What to produce
Transcribe verbatim the lines of the material below, beginning at the line that contains "What is the camera-distance ordering of" and continuing through the end of the material. Omit any pictures.

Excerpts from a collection
========================================
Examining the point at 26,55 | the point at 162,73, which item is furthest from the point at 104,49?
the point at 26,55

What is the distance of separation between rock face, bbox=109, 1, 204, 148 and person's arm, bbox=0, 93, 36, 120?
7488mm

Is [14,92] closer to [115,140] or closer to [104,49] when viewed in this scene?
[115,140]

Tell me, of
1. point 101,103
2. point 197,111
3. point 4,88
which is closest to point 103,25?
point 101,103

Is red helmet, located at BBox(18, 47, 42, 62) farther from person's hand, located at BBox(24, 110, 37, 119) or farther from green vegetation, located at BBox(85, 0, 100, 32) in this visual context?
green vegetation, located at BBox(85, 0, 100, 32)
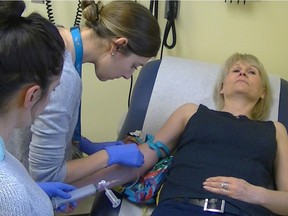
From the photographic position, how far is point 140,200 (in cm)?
164

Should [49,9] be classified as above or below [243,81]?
above

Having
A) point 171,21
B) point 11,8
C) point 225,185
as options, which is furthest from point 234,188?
point 171,21

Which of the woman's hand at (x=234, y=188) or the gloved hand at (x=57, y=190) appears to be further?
the woman's hand at (x=234, y=188)

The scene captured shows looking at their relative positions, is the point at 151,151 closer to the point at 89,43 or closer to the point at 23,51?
the point at 89,43

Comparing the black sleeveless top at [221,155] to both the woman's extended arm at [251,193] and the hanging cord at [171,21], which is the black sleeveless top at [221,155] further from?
the hanging cord at [171,21]

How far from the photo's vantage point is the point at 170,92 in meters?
2.02

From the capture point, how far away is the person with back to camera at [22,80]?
81 cm

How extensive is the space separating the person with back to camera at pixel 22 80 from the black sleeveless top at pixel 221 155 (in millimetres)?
751

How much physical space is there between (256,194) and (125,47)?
731mm

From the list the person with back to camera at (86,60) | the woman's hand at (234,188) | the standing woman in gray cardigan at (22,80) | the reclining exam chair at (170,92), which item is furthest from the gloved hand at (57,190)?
the reclining exam chair at (170,92)

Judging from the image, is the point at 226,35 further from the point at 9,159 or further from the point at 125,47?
the point at 9,159

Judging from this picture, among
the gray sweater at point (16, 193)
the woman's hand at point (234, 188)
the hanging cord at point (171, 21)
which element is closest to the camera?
the gray sweater at point (16, 193)

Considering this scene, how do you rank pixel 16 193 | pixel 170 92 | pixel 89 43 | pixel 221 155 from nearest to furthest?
pixel 16 193
pixel 89 43
pixel 221 155
pixel 170 92

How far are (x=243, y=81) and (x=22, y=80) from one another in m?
1.27
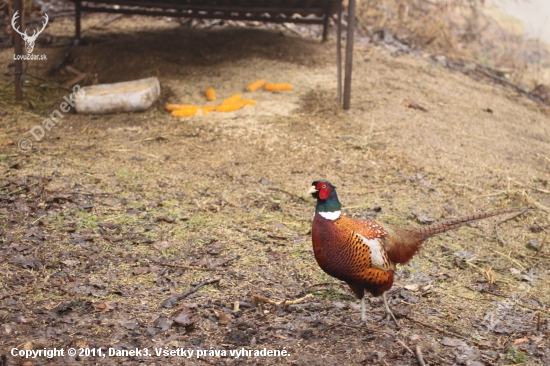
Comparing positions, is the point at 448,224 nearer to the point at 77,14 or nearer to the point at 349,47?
the point at 349,47

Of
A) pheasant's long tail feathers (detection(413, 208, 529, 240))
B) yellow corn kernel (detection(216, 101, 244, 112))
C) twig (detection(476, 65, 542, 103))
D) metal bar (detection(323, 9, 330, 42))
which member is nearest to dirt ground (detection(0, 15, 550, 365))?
yellow corn kernel (detection(216, 101, 244, 112))

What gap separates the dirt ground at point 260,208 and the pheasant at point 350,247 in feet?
1.19

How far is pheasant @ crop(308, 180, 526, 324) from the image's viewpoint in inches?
130

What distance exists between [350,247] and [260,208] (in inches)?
71.9

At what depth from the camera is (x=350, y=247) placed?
331 cm

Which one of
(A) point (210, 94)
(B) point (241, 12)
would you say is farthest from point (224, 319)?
(B) point (241, 12)

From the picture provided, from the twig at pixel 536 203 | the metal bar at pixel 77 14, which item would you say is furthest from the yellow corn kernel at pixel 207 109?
the twig at pixel 536 203

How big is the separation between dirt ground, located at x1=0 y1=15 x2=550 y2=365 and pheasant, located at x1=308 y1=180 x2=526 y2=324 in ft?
1.19

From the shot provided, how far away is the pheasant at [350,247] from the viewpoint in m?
3.29

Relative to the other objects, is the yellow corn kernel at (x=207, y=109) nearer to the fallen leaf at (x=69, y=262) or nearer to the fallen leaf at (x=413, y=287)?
the fallen leaf at (x=69, y=262)

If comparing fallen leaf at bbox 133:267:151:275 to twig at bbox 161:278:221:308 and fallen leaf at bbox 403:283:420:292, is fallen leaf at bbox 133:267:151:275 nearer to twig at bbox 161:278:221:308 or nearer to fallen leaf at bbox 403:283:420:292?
twig at bbox 161:278:221:308

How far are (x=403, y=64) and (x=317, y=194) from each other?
20.7 ft

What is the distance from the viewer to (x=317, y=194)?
335 centimetres

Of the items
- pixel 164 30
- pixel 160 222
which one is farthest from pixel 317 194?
pixel 164 30
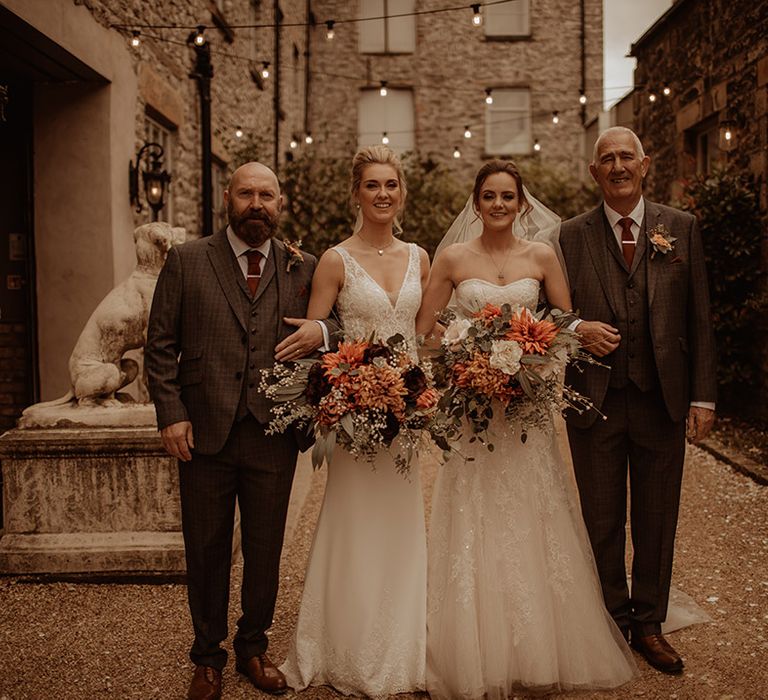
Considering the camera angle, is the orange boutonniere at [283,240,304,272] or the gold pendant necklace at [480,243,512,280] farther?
the gold pendant necklace at [480,243,512,280]

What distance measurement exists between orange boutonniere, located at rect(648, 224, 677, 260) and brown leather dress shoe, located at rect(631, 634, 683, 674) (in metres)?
1.70

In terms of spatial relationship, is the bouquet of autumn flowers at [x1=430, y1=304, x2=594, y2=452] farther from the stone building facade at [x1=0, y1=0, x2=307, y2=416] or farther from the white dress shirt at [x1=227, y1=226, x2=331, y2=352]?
the stone building facade at [x1=0, y1=0, x2=307, y2=416]

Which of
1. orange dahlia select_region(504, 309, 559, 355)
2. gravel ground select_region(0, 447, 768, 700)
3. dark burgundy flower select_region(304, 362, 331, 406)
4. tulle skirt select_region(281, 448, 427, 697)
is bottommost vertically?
gravel ground select_region(0, 447, 768, 700)

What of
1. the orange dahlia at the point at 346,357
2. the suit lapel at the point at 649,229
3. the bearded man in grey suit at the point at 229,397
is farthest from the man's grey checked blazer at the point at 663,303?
the bearded man in grey suit at the point at 229,397

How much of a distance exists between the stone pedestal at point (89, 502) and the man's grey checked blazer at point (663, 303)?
2.48 m

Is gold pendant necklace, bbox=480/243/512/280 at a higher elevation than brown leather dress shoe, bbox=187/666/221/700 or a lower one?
higher

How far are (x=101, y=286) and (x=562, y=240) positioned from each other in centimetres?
413

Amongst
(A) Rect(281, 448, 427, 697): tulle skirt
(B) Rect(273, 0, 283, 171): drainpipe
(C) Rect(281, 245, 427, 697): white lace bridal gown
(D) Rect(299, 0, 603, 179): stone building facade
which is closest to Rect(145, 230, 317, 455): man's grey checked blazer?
(C) Rect(281, 245, 427, 697): white lace bridal gown

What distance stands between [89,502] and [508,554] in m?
2.61

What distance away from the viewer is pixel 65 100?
251 inches

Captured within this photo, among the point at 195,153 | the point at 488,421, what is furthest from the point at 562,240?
the point at 195,153

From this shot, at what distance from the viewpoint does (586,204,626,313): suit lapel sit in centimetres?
347

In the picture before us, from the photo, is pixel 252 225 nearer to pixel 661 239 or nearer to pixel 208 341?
pixel 208 341

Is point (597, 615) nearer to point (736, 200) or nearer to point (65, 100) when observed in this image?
point (65, 100)
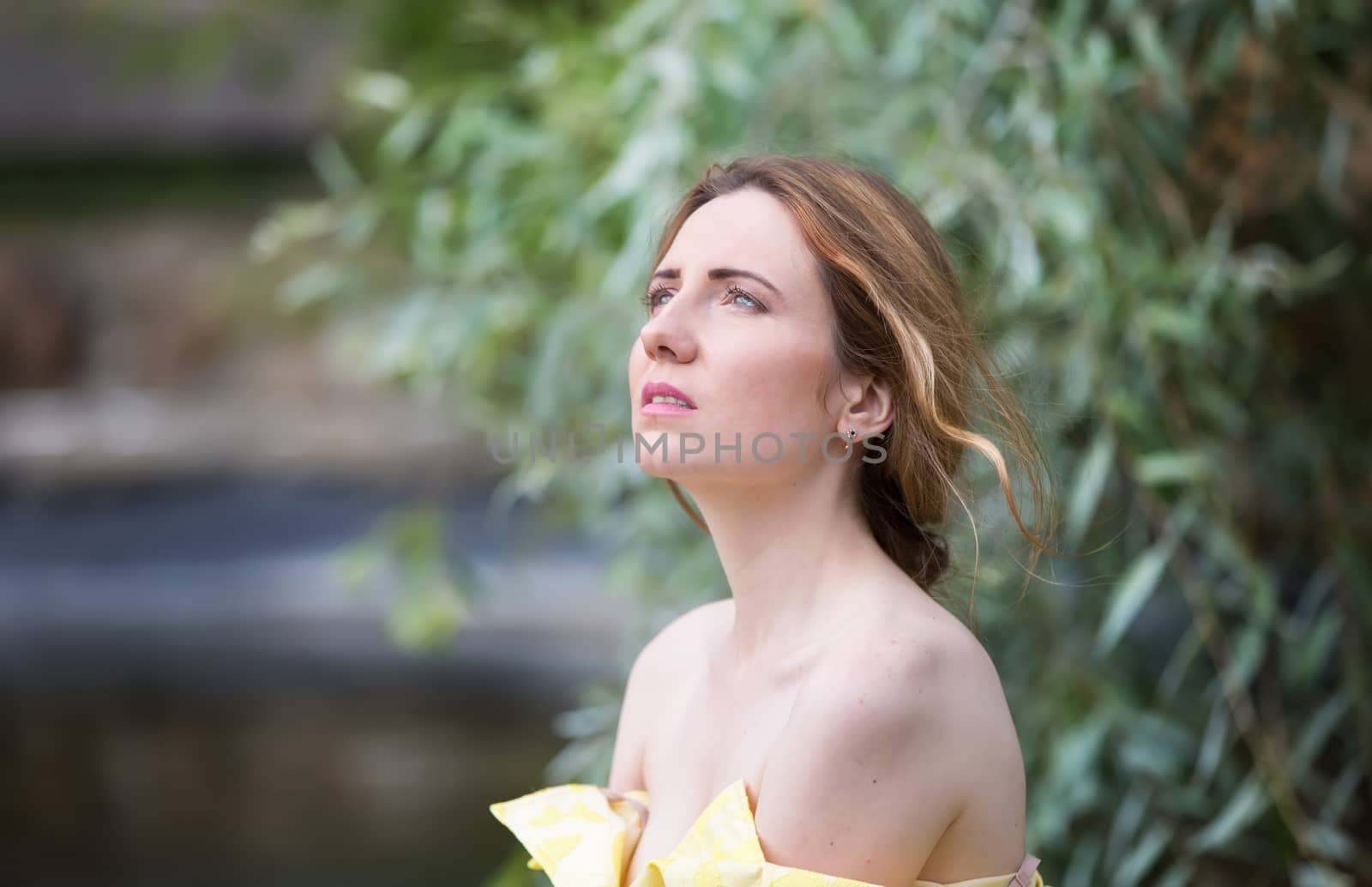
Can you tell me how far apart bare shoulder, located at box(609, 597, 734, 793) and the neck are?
0.11m

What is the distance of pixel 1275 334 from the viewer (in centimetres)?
180

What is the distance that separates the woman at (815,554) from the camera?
0.74 metres

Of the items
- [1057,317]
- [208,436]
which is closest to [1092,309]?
[1057,317]

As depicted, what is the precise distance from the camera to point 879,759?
0.74 meters

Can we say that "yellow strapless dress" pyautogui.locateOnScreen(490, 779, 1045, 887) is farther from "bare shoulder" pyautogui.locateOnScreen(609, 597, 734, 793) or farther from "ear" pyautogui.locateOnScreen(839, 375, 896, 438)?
"ear" pyautogui.locateOnScreen(839, 375, 896, 438)

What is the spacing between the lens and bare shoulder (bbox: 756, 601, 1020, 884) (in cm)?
73

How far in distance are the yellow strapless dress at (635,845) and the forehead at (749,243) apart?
0.30 m

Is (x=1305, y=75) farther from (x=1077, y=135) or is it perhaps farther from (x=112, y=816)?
(x=112, y=816)

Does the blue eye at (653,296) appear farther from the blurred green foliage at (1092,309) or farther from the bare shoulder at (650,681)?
the blurred green foliage at (1092,309)

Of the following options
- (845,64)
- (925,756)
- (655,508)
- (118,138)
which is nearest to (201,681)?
(118,138)

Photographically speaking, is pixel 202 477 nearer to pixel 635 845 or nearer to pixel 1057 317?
pixel 1057 317

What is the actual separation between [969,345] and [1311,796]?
112 centimetres

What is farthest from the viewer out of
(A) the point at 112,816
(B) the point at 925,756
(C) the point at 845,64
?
(A) the point at 112,816

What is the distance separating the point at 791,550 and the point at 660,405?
12 centimetres
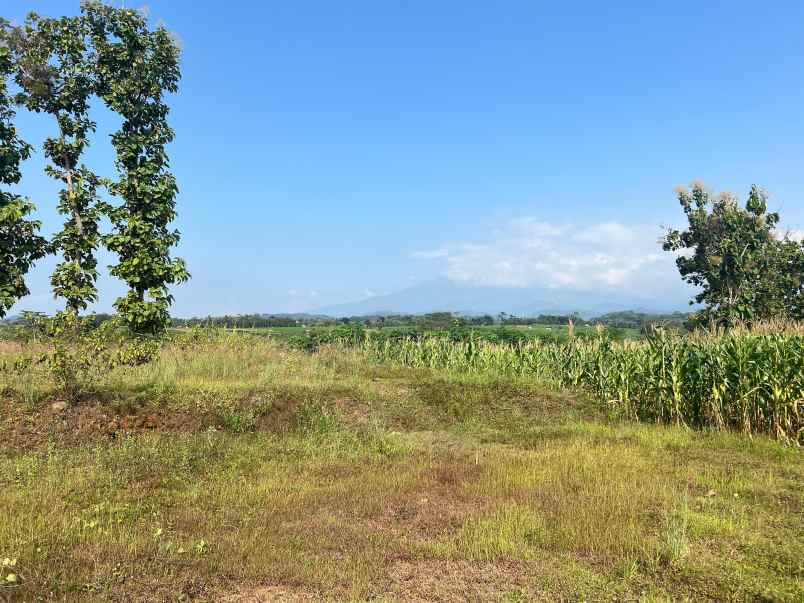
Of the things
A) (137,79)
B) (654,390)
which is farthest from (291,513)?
(137,79)

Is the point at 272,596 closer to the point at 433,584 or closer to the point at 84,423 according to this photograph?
the point at 433,584

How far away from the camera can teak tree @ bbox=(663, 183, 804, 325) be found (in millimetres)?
23203

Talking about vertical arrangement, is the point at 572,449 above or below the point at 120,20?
below

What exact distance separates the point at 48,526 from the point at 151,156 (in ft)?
45.5

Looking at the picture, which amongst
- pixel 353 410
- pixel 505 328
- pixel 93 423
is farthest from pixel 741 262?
pixel 93 423

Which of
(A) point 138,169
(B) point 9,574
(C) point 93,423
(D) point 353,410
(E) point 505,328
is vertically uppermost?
(A) point 138,169

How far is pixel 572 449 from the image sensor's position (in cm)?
1016

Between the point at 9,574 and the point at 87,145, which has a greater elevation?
the point at 87,145

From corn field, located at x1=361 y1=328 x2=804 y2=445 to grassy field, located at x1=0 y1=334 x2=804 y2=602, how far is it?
87 centimetres

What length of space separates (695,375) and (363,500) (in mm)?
9767

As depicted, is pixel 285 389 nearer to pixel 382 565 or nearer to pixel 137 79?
pixel 382 565

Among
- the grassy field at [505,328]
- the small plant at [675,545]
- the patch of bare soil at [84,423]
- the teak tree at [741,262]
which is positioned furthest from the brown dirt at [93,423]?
the teak tree at [741,262]

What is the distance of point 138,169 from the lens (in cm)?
1612

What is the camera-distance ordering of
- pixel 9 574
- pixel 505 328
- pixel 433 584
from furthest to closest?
pixel 505 328, pixel 433 584, pixel 9 574
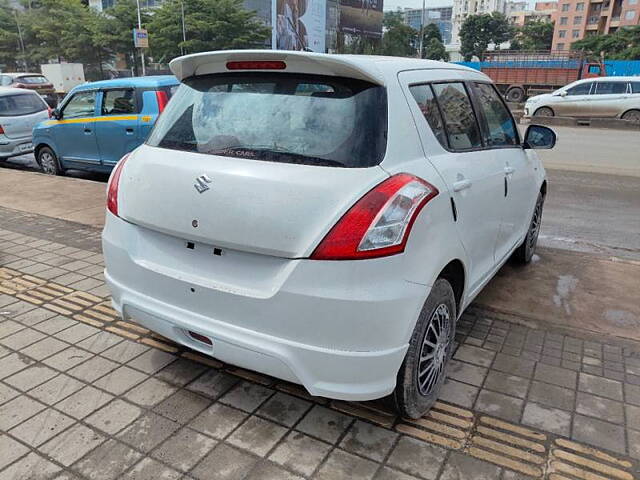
========================================
Task response
What is the camera-distance ordering of
- pixel 9 574
- pixel 505 328
- pixel 433 584
from furthest to closest?
pixel 505 328, pixel 433 584, pixel 9 574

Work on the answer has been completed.